Worse yet, now I have a project that needs my compound to rotate and lock reliably! So, I took that original bolt and tried to match it up locally, with zero success. Even Fastenal, the store that is all about odd fasteners, didn't have anything in stock.
I decided to make a "temporary" replacement to get my lathe back into service. I started with a likely piece of aluminum, and reduced the thickness of a bit of one end:
When done, I had some stock that exactly matched the bolt head in thickness.
Then I marked the stock for the width of the bolt head, clamped it in the un-vise, and cut it:
More cutting, milling, drilling and tapping, and I had two rectangular nuts the right size:
Since all the hardware on this lathe is metric, I kept to the plan and tapped them metric, 6 mm.

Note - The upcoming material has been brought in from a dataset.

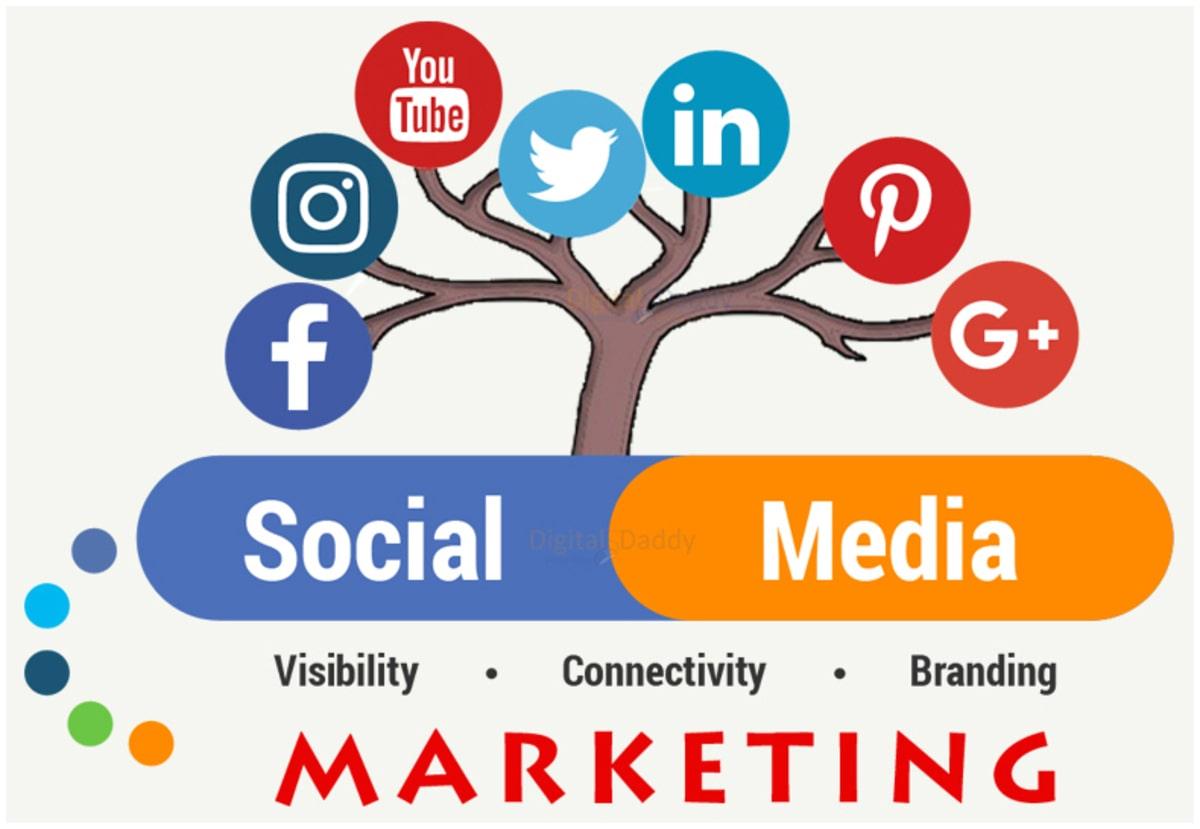 marketing digital des médias sociaux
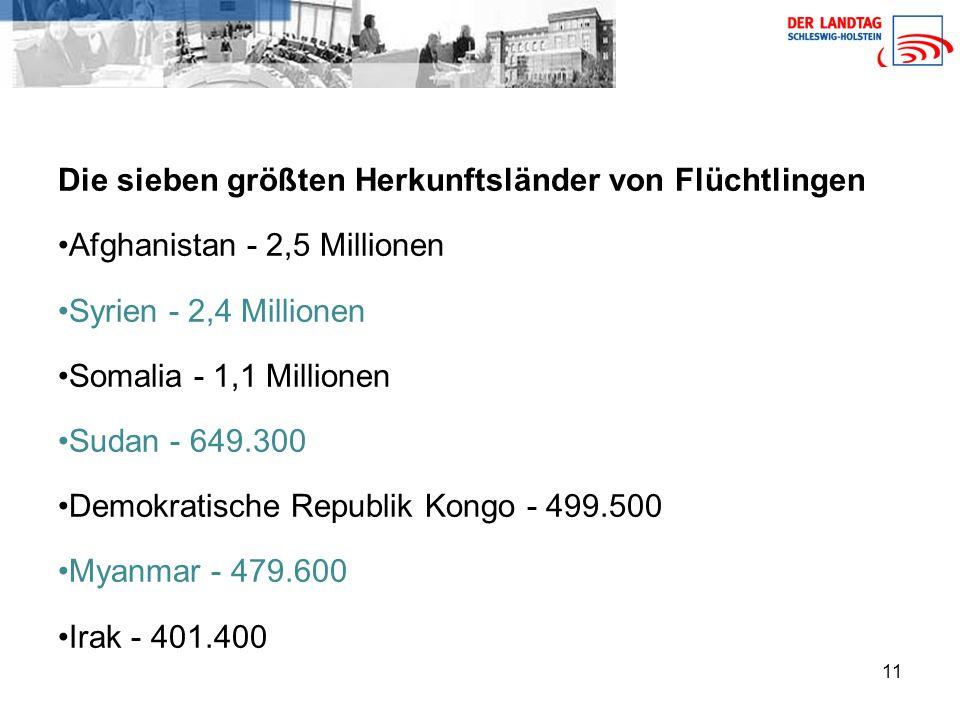 11 Die sieben größten Herkunftsländer von Flüchtlingen Afghanistan - 2,5 Millionen Syrien - 2,4 Millionen Somalia - 1,1 Millionen Sudan - 649.300 Demokratische Republik Kongo - 499.500 Myanmar - 479.600 Irak - 401.400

I bought some 6 mm bolts and nuts from Home Depot, in metric class 8.8. Even a cursory look at the bolt aisle at Depot or Lowes will teach you that the cheap bolts are ungraded, and the American bolts can be had in Grade 5 or 8 also. Grade 5 is good, grade 8 is used on airplanes and high-stress applications. Metric 8.8 is equivalent to our grade 5, which makes it much better than the original T-bolt. That one was grade CCJ ("Cheap Chinese Junk").
I cut the heads off the bolts, and affixed the threaded remainder permanently with Loctite Red. A little time on the belt sander to round the corners, and I had two reasonable copies of the original:
It all seems to work fine. Easy to adjust, and positive to lock:
So, we'll see if this is really "temporary." I may be dead of extreme old age before I feel the need to replace those again!